The present invention has now been completed. [Means for Solving the Problems] That is, the present invention uses an active ingredient solution prepared by dissolving at least one of phenotrin, permethrin, and resmethrin as an active ingredient in a solvent whose vapor pressure is equal to or lower than the injection pressure at room temperature. The present invention relates to a method for controlling mites, which comprises injecting an aerosol agent for controlling mites into tatami mats. [Example] The active ingredient of the indoor mite control agent of the present invention is phenothrin (3-phenoxybenzyl d-
cis/trans-chrysanthemate), permethrin (3-phenoxybenzyl dl-cis/trans-3-(2,2-dichlorovinyl)-2,2-dimethyl-1-cyclopropanecarboxylate)
and resmethrin ((5-benzyl-3-furyl)methyl dl-cis/trans-chrysanthemate). These compounds are one type of pyrethroid compounds, and because they exhibit superior mite control effects compared to other pyrethroid compounds, they are used as active ingredients in the mite control agent in the present invention. In the present invention, the mite control agent includes pyrethroid compounds other than phenothrin, permethrin, and resmethrin, such as
dl-3-allyl-2-methyl-4-oxo-2-
Cyclopentenyl dl-cis/trans-chrysanthemate (hereinafter referred to as allethrin), (1,3,
4,5,6,7-hexahydro-1,3-dioxo-2-isoindolyl)methyl dl-cis/trans-chrysanthemate (hereinafter referred to as phthalthrine), 1-ethynyl-2-methyl-2-pentenyl 2, 2,3,3-tetramethylcyclopropanecarboxylate (hereinafter referred to as empensuline), 1-ethynyl-2-methyl-2-pentenyl 2,2-dimethyl-3-(2',2'-diclobinyl)-cyclopropane -1-carboxylate,
1-ethynyl-2-methyl-2-pentenyl 2,
2-dimethyl-3-(2'-methyl-1'-propenyl)-cyclopunpan-1-carboxylate or the like may be used in combination.
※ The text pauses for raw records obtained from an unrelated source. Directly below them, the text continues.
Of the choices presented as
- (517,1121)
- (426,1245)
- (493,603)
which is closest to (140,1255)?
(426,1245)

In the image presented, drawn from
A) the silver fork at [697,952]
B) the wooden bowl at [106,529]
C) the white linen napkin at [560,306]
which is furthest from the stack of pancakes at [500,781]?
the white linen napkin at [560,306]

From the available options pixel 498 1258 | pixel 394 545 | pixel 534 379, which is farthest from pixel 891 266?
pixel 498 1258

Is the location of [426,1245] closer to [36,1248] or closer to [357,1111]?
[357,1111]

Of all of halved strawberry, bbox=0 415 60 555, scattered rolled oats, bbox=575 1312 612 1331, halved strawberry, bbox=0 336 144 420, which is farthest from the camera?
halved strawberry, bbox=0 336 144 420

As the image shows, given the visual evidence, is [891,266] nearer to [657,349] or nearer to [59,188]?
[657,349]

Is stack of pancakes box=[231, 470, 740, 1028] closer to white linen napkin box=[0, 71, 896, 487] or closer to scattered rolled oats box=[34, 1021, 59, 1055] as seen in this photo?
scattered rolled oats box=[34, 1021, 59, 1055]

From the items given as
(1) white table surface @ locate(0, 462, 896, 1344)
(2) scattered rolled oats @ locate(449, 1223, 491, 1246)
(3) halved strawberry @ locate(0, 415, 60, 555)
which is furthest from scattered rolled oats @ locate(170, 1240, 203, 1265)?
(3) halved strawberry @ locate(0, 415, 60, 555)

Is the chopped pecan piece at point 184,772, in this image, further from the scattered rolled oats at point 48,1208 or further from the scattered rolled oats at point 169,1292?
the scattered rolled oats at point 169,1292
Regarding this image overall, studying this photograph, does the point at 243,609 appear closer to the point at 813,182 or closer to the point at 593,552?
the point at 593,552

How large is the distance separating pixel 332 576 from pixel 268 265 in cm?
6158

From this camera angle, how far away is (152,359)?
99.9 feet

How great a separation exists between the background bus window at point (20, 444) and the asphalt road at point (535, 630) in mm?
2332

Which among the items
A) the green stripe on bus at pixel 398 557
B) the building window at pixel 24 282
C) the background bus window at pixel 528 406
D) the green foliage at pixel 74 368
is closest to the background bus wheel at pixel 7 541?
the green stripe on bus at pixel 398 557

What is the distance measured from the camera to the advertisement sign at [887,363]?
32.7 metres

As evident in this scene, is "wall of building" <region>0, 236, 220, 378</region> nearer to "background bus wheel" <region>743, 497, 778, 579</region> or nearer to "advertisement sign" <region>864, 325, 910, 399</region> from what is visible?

In addition to the above-mentioned pyrethroid compounds, other active ingredients may be added as necessary. As the active ingredient, for example, 2-isopropoxyphenyl-N-
Carbamate compounds such as methyl carbamate and 1-naphthyl-N-methyl carbamate; 3-
Methyl-1,5-bis(2,4-xylyl)-1,
3,5-triazapenta-1,4-diene, 2,
4-dinitro-6-sec-butylphenyl dimethyl acrylate, 6-methylquinoxaline-2,
3-dithiocarbonate, bis(chlorphenyl)trichloroethanol, ethyl 4,4'-dichlorobenzilate, 1,2,4,5,6,7,8,
8-octachlor-2,3,3a,4,7,7a-
Hexahydro-4,7-methanoindene, dimethyl (3-methyl-4-nitrophenyl) thiophosphate (hereinafter referred to as fenitrothion), 0,
0-Dimethyl-0-[3-methyl-4-(methylthio)phenyl]thiophosphate, (2-isopropyl-4-methylpyrimidyl-6)-diethylthiophosphate, dimethyldicarbethoxyethyldithiophosphate, dimethyldichlorvinyl Examples include phosphate. By using a drug containing the pyrethroid compound as an active ingredient, it is possible to effectively control the occurrence of mites such as white mites, black mites, dust mites, and lice mites. The aerosol agent for controlling mites used in the present invention includes a bactericide, a pest and rodent repellent,
Deodorants and fragrances may also be added. As a fungicide, 2,4,4'-trichloro-
2'-Hydroxydiphenyl ether, 2,3,
5,6-tetrachloro-4(methylsulfonyl)
Pyridine, alkylbenzyldimethylammonium chloride, benzylmethyl {2-[2-(P-
1,1,3,3-tetramethylbutylphenoxy)ethoxy]ethyl}ammonium chloride, 4-isopropyltropolone, N-dimethyl-N-phenyl-N'-(fluoromethylthio)sulfonamide, 2-(4 '-thiazolyl)benzimidazole, N-(fluorodichloromethylthio)-phthalimide, 6-acetoxy-2,4
-dimethyl-m-dioxin, etc., and these agents are effective in controlling molds such as Aspergillus, Penicillium, and Chaetomium. The pest and rodent repellents include 2,3,4,5-bis(Δ-butylene)-tetrahydrofurfural, N,N-diethyl-meta-toluamide, and di-n-propyl isocincoro. mate, di-normal-butyl succinate, 2-hydroxyethyloctylsulfite, 2-t-butyl-4-hydroxyanisole, 3-t-butyl-4-hydroxyanisole, cycloheximide, β-nitrostyrene cyanoacrylonitrile, tributyltin chloride,
Examples of the trinitrobenzene-aniline complex, naphthalene, and deodorants include lauric acid methacrylate; and aromatic agents include rush essential oil components, citronella, lemon, lemongrass, orange, eucalyptus, and lavender. The aerosol agent for controlling mites used in the present invention may further contain various additives such as an efficacy enhancer and a desiccant (such as a superabsorbent resin), if necessary. The aerosol agent for controlling mites used in the present invention is, for example, a tubular body comprising at least one tube having at least one nozzle hole in at least a part of the circumferential surface of the body of the tubular body having a shape capable of piercing a tatami mat. The tip of the tubular body has a substantially blind shape, and the tubular body is used by being filled into a tatami treatment tool having a nozzle diameter of 0.1 to 1.0 mm. The shape of the tubular body (hereinafter referred to as the main body) is that the tip thereof is approximately blind, and has a shape that allows the tip of the body to be easily penetrated into the tatami from any direction from the front, back, or side. There are no restrictions on length or size (width) as long as the length is 5 cm, but the length is preferably less than 5 cm, in accordance with the tatami standard (5 cm thick).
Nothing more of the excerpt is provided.